Work instructions: Set down, word for word, the passage from the raw-data chapter below, starting at "If descriptive data" and ending at "allow further processing.".

Better Business Decisions from Data: Statistical Analysis for Professional Success (2014)
Part II. Data
Chapter 5. The Raw Data
Hard to Digest Until Processed
Raw data is the expression used to describe the original data before any analysis is undertaken. It is not a very palatable phrase. Something like “original data” or “new data” would have been more inviting, but I have to stick to convention. The purpose of this chapter is to explain the different kinds of data and present a number of definitions to be used in the chapters that follow. In addition, I will demonstrate how figures can mislead or confuse even before the statistical analysis has started.
Descriptive or Numerical
Data may be descriptive or numerical. Descriptive data, which is also called categorical, can be placed in categories and counted. Recording the way people vote in an election, for example, requires the categories—namely, the political parties—to be defined, and each datum adds one more to the appropriate category. The process of counting produces numerical values which summarize the data and can be used in subsequent processing. Thus we can express voting results as proportions of voters for each of the political parties.
If descriptive data can be placed in order but without any way of comparing the sizes of the gaps between the categories, the data is said to be ordinal. Thus we can place small, medium, and large in order, but the difference between small and medium may not be the same as the difference between medium and large. The placing in order in this way is referred to as ranking. Not only can the numbers in each category be totaled to give numerical values, but it also may be possible to attribute ordered numbers to each category. Thus small, medium, and large could be expressed respectively as 1, 2, and 3 on a scale indicating increasing size, to allow further processing.
Descriptive data that cannot be placed in order is called nominal. Examples include color of eyes and place of birth. Collections of such data consist of numbers of occurrences of the particular attribute. If just two categories are being considered and they are mutually exclusive (for example, yes/no data), the data is referred to as binomial.
Numerical data may be continuous or discrete. Continuous data can be quoted to any degree of accuracy on an unbroken scale. Thus 24.31 km, 427.4 km, and 5017 km are examples of distances expressed as continuous numerical data. Discrete data can have only particular values on a scale that has gaps. Thus the number of children in a family can have values of 0, 1, 2, 3, 4, …, with no in-between values. Notice that there is still a meaningful order of the values, as with continuous data.

Record excerpts:
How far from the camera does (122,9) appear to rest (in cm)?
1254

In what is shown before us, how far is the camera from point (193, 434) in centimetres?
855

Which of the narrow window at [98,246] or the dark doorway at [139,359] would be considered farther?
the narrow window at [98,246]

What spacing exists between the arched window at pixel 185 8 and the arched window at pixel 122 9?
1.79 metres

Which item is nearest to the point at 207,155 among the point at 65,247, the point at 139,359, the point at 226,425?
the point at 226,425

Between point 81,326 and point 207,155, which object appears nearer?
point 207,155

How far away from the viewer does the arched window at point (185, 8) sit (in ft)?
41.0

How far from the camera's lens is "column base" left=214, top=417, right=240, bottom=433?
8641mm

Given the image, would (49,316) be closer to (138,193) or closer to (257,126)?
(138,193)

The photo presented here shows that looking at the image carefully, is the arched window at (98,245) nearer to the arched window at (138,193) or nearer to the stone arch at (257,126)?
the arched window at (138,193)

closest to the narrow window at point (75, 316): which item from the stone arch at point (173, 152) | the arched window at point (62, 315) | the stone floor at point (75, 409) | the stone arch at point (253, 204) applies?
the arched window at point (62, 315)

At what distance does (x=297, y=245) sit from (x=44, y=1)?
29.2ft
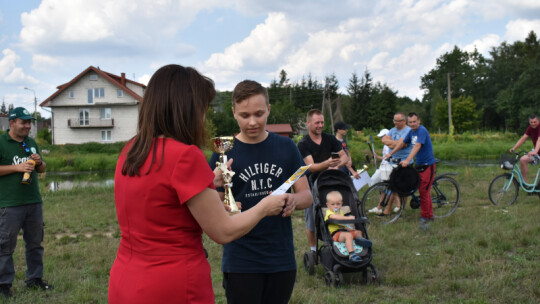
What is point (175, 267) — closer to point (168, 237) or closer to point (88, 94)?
point (168, 237)

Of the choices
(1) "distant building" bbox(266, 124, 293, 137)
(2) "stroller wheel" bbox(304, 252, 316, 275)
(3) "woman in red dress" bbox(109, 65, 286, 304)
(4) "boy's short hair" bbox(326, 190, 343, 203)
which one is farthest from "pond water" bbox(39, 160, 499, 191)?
(1) "distant building" bbox(266, 124, 293, 137)

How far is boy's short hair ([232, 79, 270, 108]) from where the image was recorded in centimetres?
282

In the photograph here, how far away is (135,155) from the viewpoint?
176 cm

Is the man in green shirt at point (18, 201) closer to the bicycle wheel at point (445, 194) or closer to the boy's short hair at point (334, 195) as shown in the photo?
the boy's short hair at point (334, 195)

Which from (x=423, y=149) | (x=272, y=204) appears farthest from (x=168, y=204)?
(x=423, y=149)

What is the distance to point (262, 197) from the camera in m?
2.91

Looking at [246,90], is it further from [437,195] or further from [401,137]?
[437,195]

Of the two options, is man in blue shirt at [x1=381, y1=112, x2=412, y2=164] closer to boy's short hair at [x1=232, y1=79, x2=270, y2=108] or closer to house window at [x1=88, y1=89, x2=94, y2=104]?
boy's short hair at [x1=232, y1=79, x2=270, y2=108]

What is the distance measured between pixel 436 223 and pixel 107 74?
49.6m

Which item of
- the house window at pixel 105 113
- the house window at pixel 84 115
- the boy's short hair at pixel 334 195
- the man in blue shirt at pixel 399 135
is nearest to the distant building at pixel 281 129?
the house window at pixel 105 113

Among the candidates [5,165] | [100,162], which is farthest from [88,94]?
[5,165]

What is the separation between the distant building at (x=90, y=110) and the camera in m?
49.2

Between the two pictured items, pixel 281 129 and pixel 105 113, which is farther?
pixel 281 129

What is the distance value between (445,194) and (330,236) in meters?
4.60
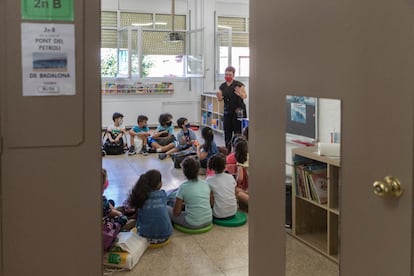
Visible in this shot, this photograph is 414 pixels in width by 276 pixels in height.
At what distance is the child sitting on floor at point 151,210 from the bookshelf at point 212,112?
637 centimetres

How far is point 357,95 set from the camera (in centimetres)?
143

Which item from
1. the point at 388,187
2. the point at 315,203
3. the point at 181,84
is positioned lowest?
the point at 315,203

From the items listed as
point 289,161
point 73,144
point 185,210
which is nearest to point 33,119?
point 73,144

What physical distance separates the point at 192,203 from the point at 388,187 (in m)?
2.58

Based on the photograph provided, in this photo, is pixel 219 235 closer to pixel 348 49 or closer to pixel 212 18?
pixel 348 49

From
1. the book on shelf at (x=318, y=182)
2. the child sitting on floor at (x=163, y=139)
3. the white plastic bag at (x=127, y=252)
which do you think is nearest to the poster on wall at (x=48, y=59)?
the book on shelf at (x=318, y=182)

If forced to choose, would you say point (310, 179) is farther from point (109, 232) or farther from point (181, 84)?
point (181, 84)

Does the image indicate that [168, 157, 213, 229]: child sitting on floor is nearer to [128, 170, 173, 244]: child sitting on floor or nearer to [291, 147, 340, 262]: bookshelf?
[128, 170, 173, 244]: child sitting on floor

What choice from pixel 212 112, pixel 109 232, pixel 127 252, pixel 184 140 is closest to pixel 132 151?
pixel 184 140

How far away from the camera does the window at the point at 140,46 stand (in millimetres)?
10445

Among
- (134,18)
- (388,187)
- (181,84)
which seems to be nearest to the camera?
(388,187)

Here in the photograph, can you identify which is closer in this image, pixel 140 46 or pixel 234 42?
pixel 140 46

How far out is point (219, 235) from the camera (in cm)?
368

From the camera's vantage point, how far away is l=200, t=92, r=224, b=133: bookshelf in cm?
1003
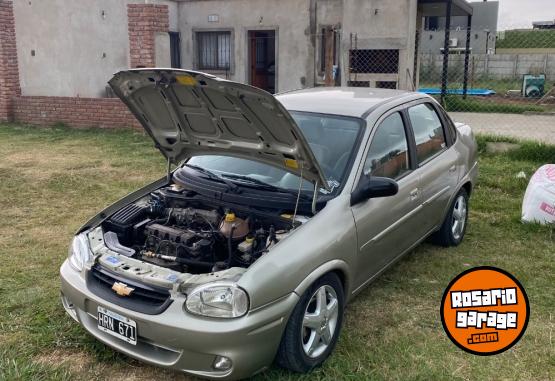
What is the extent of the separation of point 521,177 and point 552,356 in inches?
178

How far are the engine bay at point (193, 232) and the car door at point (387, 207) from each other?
21.9 inches

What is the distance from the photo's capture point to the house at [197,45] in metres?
12.0

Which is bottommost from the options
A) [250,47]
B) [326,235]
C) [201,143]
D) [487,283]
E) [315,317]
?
[315,317]

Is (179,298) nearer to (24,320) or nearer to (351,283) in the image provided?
(351,283)

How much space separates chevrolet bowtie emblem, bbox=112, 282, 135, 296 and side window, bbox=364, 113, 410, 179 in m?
1.75

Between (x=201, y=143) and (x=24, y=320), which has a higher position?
(x=201, y=143)

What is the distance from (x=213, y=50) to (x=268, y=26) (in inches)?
92.1

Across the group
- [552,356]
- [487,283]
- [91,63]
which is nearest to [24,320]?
[487,283]

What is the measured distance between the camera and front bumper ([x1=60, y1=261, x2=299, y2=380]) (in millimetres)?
2785

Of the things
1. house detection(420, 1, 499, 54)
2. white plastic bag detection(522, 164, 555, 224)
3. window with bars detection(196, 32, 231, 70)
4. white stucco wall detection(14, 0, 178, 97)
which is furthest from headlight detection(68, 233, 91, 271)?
house detection(420, 1, 499, 54)

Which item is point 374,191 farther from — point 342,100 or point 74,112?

Reply:
If descriptive data can be placed in order but without any way of comparing the sizes of the gaps between the categories, the data is said to be ordinal. Thus we can place small, medium, and large in order, but the difference between small and medium may not be the same as the difference between medium and large. The placing in order in this way is referred to as ranking. Not only can the numbers in each category be totaled to give numerical values, but it also may be possible to attribute ordered numbers to each category. Thus small, medium, and large could be expressed respectively as 1, 2, and 3 on a scale indicating increasing size, to allow further processing.